Ein 33-Jähriger ist am Dienstag am Landesgericht Salzburg zu einer unbedingten Freiheitsstrafe von 18 Monaten verurteilt worden. Das Urteil ist nicht rechtskräftig. Der Grund: Der Mann hat mittels Online-Betrug einen Schaden von 1,2 Millionen Euro zulasten von 39 Österreichern verursacht. Der reumütig geständige Kosovare war von April 2017 bis Jänner 2018 Telefonist eines Call-Centers einer internationalen Bande, die über Fake-Tradingplattformen hohe Gewinne mit Finanzprodukten wie Kryptowährungen vorgaukelte.
 
Die Plattform "Option888", die nicht mehr existiert, warb im Internet um potenzielle Kunden mit Versprechungen wie "so werde ich in einer Woche zum Millionär", erläuterte Oberstaatsanwalt Günter
Gößler von der Wirtschafts- und Korruptionsstaatsanwaltschaft (WKStA). Das ausgeklügelte System dahinter:
Anleger zahlten zunächst einen kleinen Betrag, zum Beispiel 250 Euro, ein. Am nächsten Tag ist das Guthaben auf 1200 Euro, am 5. Tag auf 100.000 Euro und nach einer Woche auf über eine Million Euro angewachsen. Wollte der Kunde sich das Geld aber auszahlen lassen, wurde er "verbrannt". Durch eine spezielle Manipulationssoftware rasselten die Kurse in den Keller und das Geld war damit weg – zumindest aus der Perspektive des Kunden.

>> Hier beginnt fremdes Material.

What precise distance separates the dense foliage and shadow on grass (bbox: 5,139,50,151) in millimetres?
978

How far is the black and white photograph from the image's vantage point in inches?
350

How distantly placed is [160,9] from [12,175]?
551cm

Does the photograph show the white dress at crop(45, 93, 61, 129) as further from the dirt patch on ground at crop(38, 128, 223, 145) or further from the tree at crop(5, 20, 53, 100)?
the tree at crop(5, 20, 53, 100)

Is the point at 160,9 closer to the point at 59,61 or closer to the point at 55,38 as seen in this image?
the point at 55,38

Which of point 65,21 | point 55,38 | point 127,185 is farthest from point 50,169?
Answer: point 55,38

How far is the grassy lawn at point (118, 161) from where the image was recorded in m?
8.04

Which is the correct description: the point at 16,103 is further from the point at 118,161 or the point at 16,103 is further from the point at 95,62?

Geld über Scheinfirmen überwiesen

In Wirklichkeit landete das von den Opfern einbezahlte Geld nämlich über Scheinfirmen auf den Konten der Chefs dieser europaweit vernetzten Bande. Die Plattform hat in mehreren Ländern Call-Center betrieben. Insgesamt ist dadurch weltweit ein Schaden in der Höhe von 250 Millionen Euro entstanden. Laut seinem Verteidiger Simon Häussler habe der Angeklagte aber nicht zu den Drahtziehern gehört. "Er war ein einfacher Mitarbeiter eines Call-Centers im Kosovo, er war das letzte Rad in dem Konstrukt. Die Idee dazu und die Software kommt nicht von ihm."
 
Vor Gericht entschuldigte sich der bisher unbescholtene Angeklagte für den gewerbsmäßig schweren Betrug, der er auch gestand. "Es tut mir von Herzen leid, ich schäme mich zutiefst", sagte er zur Vorsitzenden
des Schöffensenats, Richterin Martina Pfarrkirchner. Er habe den Job im Kosovo nur deshalb angenommen, weil er private Schulden abzahlen musste. Das Grundgehalt sei mit 1000 Euro netto doppelt so hoch gewesen wie in herkömmlichen Call-Centern und man habe noch Bonuszahlungen bekommen.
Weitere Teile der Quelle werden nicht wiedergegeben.